Now on to the much easier, PowerShell.

PowerShell

Not only is the PowerShell version is much easier, and much more robust, as it can actually compare dates. That means we could just as easily look for files created after any arbitrary date, not just January 1.

PS C:\> Get-ChildItem -Recurse -Include *.doc | Where-Object {
$_.LastWriteTime -ge "1/1/2011" -or $_.CreationTime -ge "1/1/2011" } |
Copy-Item -Destination C:\DocsFrom2011


The command can be shortened using built in aliases and shortened parameter names:

PS C:\> ls -r -i *.doc | ? { $_.LastWriteTime -ge "1/1/2011" -or $_.CreationTime -ge "1/1/2011" } |
cp -d C:\DocsFrom2011


This command does a recursive directory listing and pipes the results into a Where-Object filter.

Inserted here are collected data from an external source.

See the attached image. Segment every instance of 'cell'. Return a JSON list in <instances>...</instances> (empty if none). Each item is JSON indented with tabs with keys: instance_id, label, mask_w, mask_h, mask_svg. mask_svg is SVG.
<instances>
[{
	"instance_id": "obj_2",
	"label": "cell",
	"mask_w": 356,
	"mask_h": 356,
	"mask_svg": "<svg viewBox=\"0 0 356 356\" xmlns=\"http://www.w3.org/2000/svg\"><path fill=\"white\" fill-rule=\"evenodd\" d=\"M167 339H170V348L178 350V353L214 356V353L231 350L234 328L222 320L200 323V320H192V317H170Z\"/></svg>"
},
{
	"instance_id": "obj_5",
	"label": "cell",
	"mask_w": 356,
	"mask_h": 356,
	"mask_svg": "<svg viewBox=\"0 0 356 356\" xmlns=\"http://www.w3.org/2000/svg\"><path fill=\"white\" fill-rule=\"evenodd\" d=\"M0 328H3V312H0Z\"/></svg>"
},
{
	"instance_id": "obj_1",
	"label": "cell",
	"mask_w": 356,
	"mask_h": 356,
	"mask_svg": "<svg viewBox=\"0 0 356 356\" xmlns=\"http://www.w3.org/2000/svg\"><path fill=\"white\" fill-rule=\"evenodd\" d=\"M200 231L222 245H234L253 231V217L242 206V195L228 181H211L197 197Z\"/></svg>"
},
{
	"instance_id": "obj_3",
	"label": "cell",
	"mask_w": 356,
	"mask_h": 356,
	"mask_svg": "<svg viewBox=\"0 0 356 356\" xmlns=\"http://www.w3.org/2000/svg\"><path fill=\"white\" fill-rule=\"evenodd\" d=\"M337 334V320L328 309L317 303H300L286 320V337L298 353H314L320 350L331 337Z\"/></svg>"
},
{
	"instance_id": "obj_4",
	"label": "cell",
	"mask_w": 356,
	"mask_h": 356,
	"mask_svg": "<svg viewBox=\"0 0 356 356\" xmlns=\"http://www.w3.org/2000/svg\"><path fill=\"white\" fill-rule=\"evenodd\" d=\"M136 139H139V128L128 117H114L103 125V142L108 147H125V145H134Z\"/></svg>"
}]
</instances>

The filter only passes objects where the relevant timestamps are greater than, or equal to, Jan 1, 2011. All the objects that make it through the filter are sent to Copy-Item to be copied to our target folder.

The PowerShell version is included, even though this portion wasn't requested by our reader. I guess that makes me only half wanted. Since Hal's shell isn't supported on XP I guess he isn't wanted either, but here he is anyway.

Hal checks in

Not wanted? Don't go projecting your insecurities onto me now. Just repeat this daily affirmation, "CMD.EXE is good enough, and gosh darn it people just love XP!" Besides, you can always install Cygwin to help you over the rough spots.

This one really is similar to Episode #29-- we just have to do something with the file names once we pick them out. For that I think I'll bust out the cpio magic as I did back in Episode #115:

# touch -t 201101010000 /tmp/marker
# cd /some/source/dir
# find . -depth \( -name \*.doc -o -name \*.docx \) -newer /tmp/marker |
cpio -pd /path/to/target/dir

5854 blocks

First I use touch to create a file with the earliest date for files which we're interested in. I use this with "find ... -newer" to find all files that have been modified since this timestamp. Unfortunately traditional Unix file systems still don't track creation time on files (unless you've upgraded to EXT4), so last modified time is all we have to go on.

Our loyal reader specified that they were only interested in doc files, but I decided to make my life harder by looking for both the old style *.doc files and the newer *.docx format. Notice that the Windows guy in our little CommandLineKungFu partnership didn't think to look for both file extensions.

Notice that I'm also using the "-depth" option with find to work around any possible issues with read-only directory permissions when cpio is creating the parallel directory structure in the target directory. See the discussion in Episode #115 for more details.

So there you go, a solution to a new problem created by putting two earlier solutions together. And that's pretty much the Unix command-line religion anyway. And that's why Unix is cool. And, gosh darn it, people like it!